Concebido com um work in progress Um caderno para Saramago tem um traço explícito de ser um espaço capaz de reunir a maior quantidade desses materiais em torno da vida e da obra do escritor português compondo, deste modo, um extenso arquivo on-line; um extenso labirinto cujo fim pretende-se infinito, transbordante. Esse conjunto de materiais é importante para mostrar também a leva de produções, principalmente do Brasil em torno da obra saramaguiana. Penso nesse espaço ainda como uma forma de utilizar a web, para ampliar, ainda mais, os ecos de seu legado deixado. E não apenas isso. Tem ele também uma virtude para com as relações de leitura-literatura-ensino. Um espaço do tipo visa fornecer a professores e a alunos da rede básica escolar que porventura buscarem informações acerca da vida e da obra do escritor José Saramago leituras e caminhos de pesquisa.

Minha esperança com essa ideia é que ela seja o suficiente para desencadear um movimento de apoio por através dos leitores, pesquisadores da obra do escritor. Entendam todos que este espaço, apesar de nascer de um impulso particular de um pesquisador saramaguiano, é um espaço para ser feito a muitas mãos e vozes, porque a obra de José Saramago está aí para ser lida, aos que ainda não leram, relida infinita vezes, aos que, como eu, já tiveram experiência de lê-la. É assim que se redescobre e se revalida, por através dos leitores e estudiosos da literatura saramaguiana, uma outra vida para o escritor. Espero muitas sementes. Darei prioridade a todo e qualquer material que chegar à minha caixa de e-mails, e à medida do possível, sem pressa e seguindo os protocolos necessários para publicação irei atualizando este espaço.

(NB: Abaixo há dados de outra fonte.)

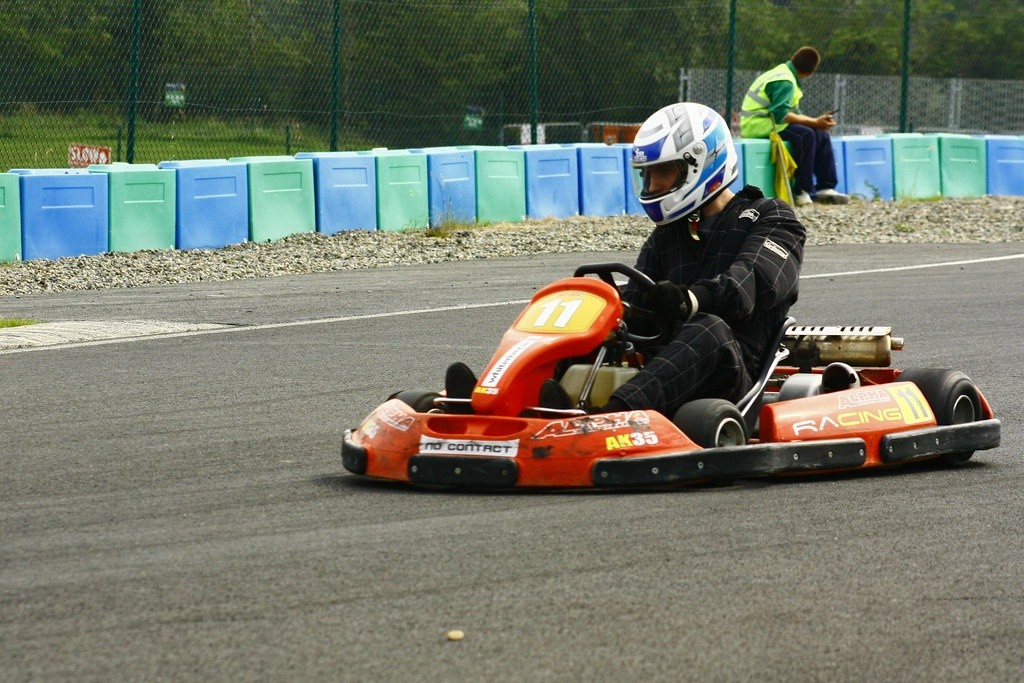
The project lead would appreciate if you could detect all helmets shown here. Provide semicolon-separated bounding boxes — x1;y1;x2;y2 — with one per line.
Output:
631;102;738;225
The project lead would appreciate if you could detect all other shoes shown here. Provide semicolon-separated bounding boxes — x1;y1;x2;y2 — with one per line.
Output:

Abre-se com um título sugestivo de Um caderno para Saramago; um caderno que pretende congregar vozes que têm, entre outras funções, a de perpetuar o grande legado que este escritor deixa com sua obra e pelo qual, nós, os leitores, havemos de zelar. Montei este espaço como um caderno mesmo que tem por função reunir, organizar e facilitar o acesso às publicações e informações sobre o autor e sua obra. Espero os votos de companheirismo de todos os saramaguianos para que esse plano de esperança possa crescer e dar bons frutos.

A todos os saramaguianos, boas-vindas!